La ministre de la Santé avait alors réagi en rappelant que le vin était bel et bien un alcool comme les autres. "On ne peut pas banaliser la consommation d'alcool" avait-elle rappelé, tout en précisant que "Si le vin fait partie de notre patrimoine, et qu'en cela on peut considérer qu'il n'est pas un alcool comme un autre et qu'il fait partie de la culture nationale, la molécule d'alcool contenue dans le vin est exactement la même que celle contenue dans n'importe quelle boisson alcoolisée." Elle n’avait par ailleurs pas hésité à rappeler que la consommation d’alcool "tue en France près de 50.000 personnes" chaque année.

Une influence puissante des lobbies de l’alcool

Mais derrière cette position plus clémente à l’égard du vin qu’aux autres alcools, fréquemment soutenue par le ministre de l’Agriculture, se tapisse souvent l’influence de lobbies.
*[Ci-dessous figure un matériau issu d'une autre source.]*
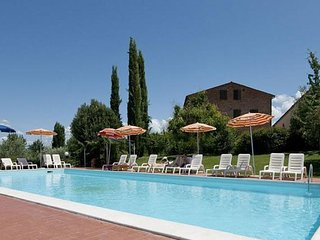 4 bedroom Apartment with Pool - 5763442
Comme le soutenait le professeur Michel Reynaud, psychiatre, addictologue et président du Fonds Actions Addictions sur le plateau du Magazine de la Santé en février dernier : "en France, attaquer le vin, c’est attaquer des puissances énormes."

En 2016, déjà, la Cour des comptes dénonçait dans un rapport accablant le trop faible investissement de l’Etat dans la recherche sur l’alcool. Elle dénonçait également l’expression "à consommer avec modération" et la sous-estimation du problème de l’alcool pour des raisons économiques et politiques. Depuis, les lobbies du vin et de l’alcool ont continué leur progression. Il se sont immiscés dans des outils de communication "à hauteur d’enfant" et sur les réseaux sociaux, où les alcooliers rémunèrent des influenceurs aux milliers d’abonnés pour véhiculer une image positive de leurs produits.

Dernière polémique en date : le partenariat signé en octobre dernier entre l’association SAF France (SAF pour Syndrome d’Alcoolisation Fœtale), qui lutte contre les troubles causés par l'alcoolisation fœtale, et les alcooliers pour diffuser ses messages de prévention. Cet accord a provoqué de vives réactions chez certains médecins et associatifs, qui y ont vu un problème éthique majeur.